International travel and vaccinations: Disease and Vaccine Information

Travelers’ Diarrhea
Travelers’ diarrhea occurs worldwide and is most prevalent in travelers visiting developing countries. It is characterized by the onset of watery diarrhea usually within one week of travel. The most common associated symptoms include abdominal cramping, sometimes followed by bloody stools and vomiting. Fever is unusual and is recorded in 1%—10% of cases. Incidence is high among young adults, presumably attributed to an adventurous life-style and ingestion of higher volumes of contaminated food.
Chemoprophylaxis. Bismuth subsalicylate preparations (two tablets chewed four times a day) are effective in prevention and treatment of travelers’ diarrhea. Taking bismuth subsalicylate will cause passage of black stools, which can be confused with malena. The usual prophylaxis dose of bismuth subsalicylate is approximate to taking 3 to 4 adult aspirins, and hence, this regimen must be avoided by patients on oral anticoagulants. Patients should be advised to rinse their mouths after chewing tablets to avoid black coating of the tongue.

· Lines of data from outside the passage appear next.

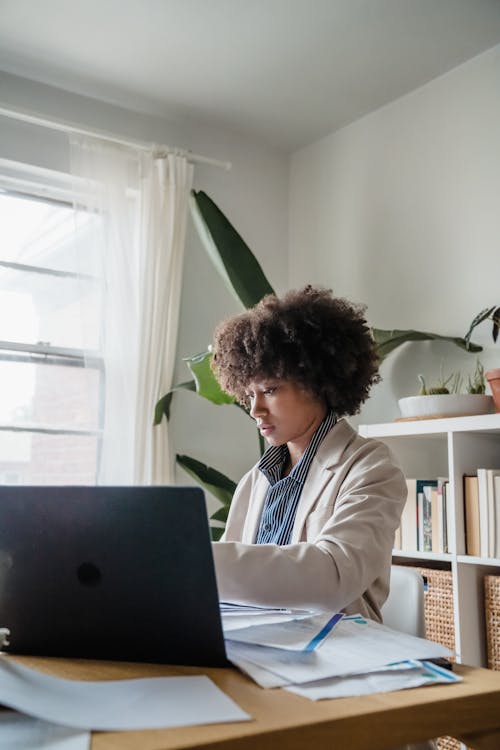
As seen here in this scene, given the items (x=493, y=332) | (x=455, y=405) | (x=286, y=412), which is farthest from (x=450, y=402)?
(x=286, y=412)

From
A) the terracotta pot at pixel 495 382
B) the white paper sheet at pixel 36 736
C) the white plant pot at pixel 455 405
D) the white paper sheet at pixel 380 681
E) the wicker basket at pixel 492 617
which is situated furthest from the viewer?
the white plant pot at pixel 455 405

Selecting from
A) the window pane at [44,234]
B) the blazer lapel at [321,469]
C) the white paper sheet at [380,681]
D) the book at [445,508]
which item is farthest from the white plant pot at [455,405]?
the white paper sheet at [380,681]

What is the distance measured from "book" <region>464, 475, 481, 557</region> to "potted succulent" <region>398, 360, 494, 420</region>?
0.78ft

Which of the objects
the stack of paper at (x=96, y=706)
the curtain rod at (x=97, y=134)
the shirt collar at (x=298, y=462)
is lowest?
the stack of paper at (x=96, y=706)

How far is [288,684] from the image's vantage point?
776 millimetres

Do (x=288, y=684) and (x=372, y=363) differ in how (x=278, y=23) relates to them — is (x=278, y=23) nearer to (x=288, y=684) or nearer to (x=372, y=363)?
(x=372, y=363)

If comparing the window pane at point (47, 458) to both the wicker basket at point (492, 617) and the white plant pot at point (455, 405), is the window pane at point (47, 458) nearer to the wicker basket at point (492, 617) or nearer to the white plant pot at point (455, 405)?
the white plant pot at point (455, 405)

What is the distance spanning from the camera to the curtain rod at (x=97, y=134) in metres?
3.04

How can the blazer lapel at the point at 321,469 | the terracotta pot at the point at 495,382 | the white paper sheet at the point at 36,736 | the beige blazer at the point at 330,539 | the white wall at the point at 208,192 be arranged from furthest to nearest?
1. the white wall at the point at 208,192
2. the terracotta pot at the point at 495,382
3. the blazer lapel at the point at 321,469
4. the beige blazer at the point at 330,539
5. the white paper sheet at the point at 36,736

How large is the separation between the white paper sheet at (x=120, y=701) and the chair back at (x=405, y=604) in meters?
0.69

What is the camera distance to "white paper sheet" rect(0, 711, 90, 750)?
2.03 feet

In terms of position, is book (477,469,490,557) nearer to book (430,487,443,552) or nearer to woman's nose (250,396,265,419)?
book (430,487,443,552)

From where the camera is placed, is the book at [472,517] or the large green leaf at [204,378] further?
the large green leaf at [204,378]

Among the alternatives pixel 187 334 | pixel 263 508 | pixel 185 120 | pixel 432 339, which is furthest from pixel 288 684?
pixel 185 120
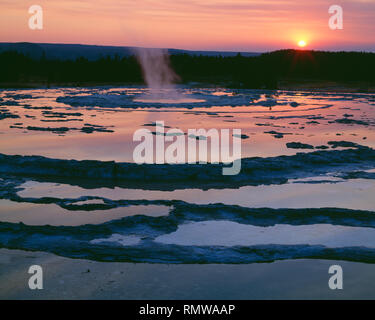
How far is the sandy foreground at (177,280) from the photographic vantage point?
365 cm

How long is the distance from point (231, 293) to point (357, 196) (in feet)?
10.6

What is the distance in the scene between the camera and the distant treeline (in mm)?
33875

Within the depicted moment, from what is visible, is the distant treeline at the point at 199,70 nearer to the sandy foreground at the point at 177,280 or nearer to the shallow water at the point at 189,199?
the shallow water at the point at 189,199

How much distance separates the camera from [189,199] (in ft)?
20.1

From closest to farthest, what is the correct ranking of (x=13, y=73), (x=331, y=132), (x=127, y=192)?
(x=127, y=192) < (x=331, y=132) < (x=13, y=73)

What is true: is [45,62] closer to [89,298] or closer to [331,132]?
[331,132]

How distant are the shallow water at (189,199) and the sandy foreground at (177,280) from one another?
0.51ft

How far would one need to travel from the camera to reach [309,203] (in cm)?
595

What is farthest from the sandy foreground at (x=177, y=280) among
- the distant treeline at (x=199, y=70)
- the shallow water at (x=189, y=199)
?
the distant treeline at (x=199, y=70)

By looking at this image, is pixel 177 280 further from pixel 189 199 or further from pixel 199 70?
pixel 199 70

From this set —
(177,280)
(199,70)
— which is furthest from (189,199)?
(199,70)

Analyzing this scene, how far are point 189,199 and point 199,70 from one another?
39.7 metres

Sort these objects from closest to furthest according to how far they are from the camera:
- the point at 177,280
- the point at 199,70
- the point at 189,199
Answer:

Antimicrobial prophylaxis is not recommended for every traveler. The protective efficacy of an antimicrobial is variable and depends on both the agent used and the duration of treatment. Protection is limited to the time of administration. In addition, individuals are at risk of acquiring diarrhea after the discontinuation of the antibiotic. Antimicrobial prophylaxis can also give a false sense of security and delay physician evaluation and medical treatment when needed.
Antimicrobial prophylaxis should be considered for immunocompromised patients in whom enteric infections are associated with a significant morbidity. These patients should be advised to seek prompt medical evaluation if symptoms do not improve. Daily prophylactic quinolones (ciprofloxacin 500 mg once a day or norfloxacin 400 mg once a day) are recommended for immunocompromised travelers for trips lasting less than three weeks.
Self-treatment. Most cases of diarrhea can be adequately treated with over-the-counter antidiarrheal medications and fluid replacement. Stringent dietary adjustments are no longer recommended since diarrhea can be controlled faster with available therapy. Fluids and bland foods are suggested only if the diarrhea continues despite treatment. Milk, fruits, and red meat should be added only when diarrhea stops.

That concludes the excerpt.